You also worked in the Irish music industry. How did that happen and what was it like?
It was always my dream to work in the music industry. I studied Marketing in college with a view to working in PR in the music industry. My first job out of college was working for IMRO, then I moved to concert promoter Pat Egan Management. It was really interesting to see how the mechanics of music licensing works while I was at IMRO. At Pat Egan’s I got an insight into the amount of work it takes to just put on a gig! Most people wouldn’t even think about it but there’s an incredible amount of work involved.
You now work in TV production. How did that happen and what is it like?
While I was working for Pat Egan Dublin TV station City Channel launched. They approached Pat to put together a monthly event guide programme for the channel. He landed it on my desk. It was a baptism of fire but I ended up enjoying that part of my job so I sought opportunities in TV and got a job with independent production company Mind the Gap Films. People think TV is a glamourous industry – trust me there are lots of mundane tasks to be done, but it’s great getting the opportunity to work on projects that really interest you as well. Every day is different.

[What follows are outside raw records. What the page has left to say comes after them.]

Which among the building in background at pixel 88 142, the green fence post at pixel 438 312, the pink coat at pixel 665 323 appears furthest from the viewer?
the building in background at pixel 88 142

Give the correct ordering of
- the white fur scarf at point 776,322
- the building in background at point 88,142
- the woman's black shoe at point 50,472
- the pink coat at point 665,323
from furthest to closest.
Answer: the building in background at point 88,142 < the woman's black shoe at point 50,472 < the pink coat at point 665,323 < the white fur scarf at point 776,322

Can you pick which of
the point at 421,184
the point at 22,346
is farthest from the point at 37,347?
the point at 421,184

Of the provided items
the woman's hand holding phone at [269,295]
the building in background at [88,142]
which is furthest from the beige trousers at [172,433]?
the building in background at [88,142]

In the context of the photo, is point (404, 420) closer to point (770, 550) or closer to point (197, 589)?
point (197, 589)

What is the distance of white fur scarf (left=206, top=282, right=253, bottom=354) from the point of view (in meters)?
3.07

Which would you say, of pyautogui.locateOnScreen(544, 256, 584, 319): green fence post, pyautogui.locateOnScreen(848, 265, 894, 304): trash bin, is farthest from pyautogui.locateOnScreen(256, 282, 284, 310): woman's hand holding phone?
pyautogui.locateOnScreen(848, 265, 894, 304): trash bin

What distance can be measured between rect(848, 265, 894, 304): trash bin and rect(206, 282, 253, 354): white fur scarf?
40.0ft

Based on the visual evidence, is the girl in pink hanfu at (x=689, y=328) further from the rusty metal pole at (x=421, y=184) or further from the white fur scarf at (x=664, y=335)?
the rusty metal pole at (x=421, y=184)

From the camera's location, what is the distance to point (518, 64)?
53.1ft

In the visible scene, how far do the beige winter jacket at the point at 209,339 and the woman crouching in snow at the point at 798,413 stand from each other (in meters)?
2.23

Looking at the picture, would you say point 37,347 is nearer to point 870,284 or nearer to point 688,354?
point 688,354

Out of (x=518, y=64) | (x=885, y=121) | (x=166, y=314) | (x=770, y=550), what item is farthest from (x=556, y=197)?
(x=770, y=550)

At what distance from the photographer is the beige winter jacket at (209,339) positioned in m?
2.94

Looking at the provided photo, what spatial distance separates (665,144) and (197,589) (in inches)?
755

5 songs that you love playing when you dj?
Doves – Pounding
Sister Sledge – Thinking of You
Frankie Valli & the Four Seasons – The Night
Echo & the Bunnymen – The Cutter
Heaven 17 – Temptation
What tips would you give to someone who wants to be a club dj?
Make playlists! That has always been one of my favourite things to do. When you listen back to them you’ll hear places where maybe another song choice would have worked better or been a better transition. Then just approach people who book DJs or run their own club nights. Most people are sound. And some places do open DJ nights. There’s one every now and then in the Attic pub in Swords. They can be a great way to get your foot in the door. The more frequently you DJ, the more gigs you’ll get. Get out and about and be seen on the scene.
What tips would you give to anyone who wants to work in the music industry?
It’s a difficult industry to break into so I would suggest getting your foot in the door whatever way you can. If that means applying for a job you think might be beneath you or not your area of expertise I would suggest doing that. Once you’re in the job you can always work your way into the role you want.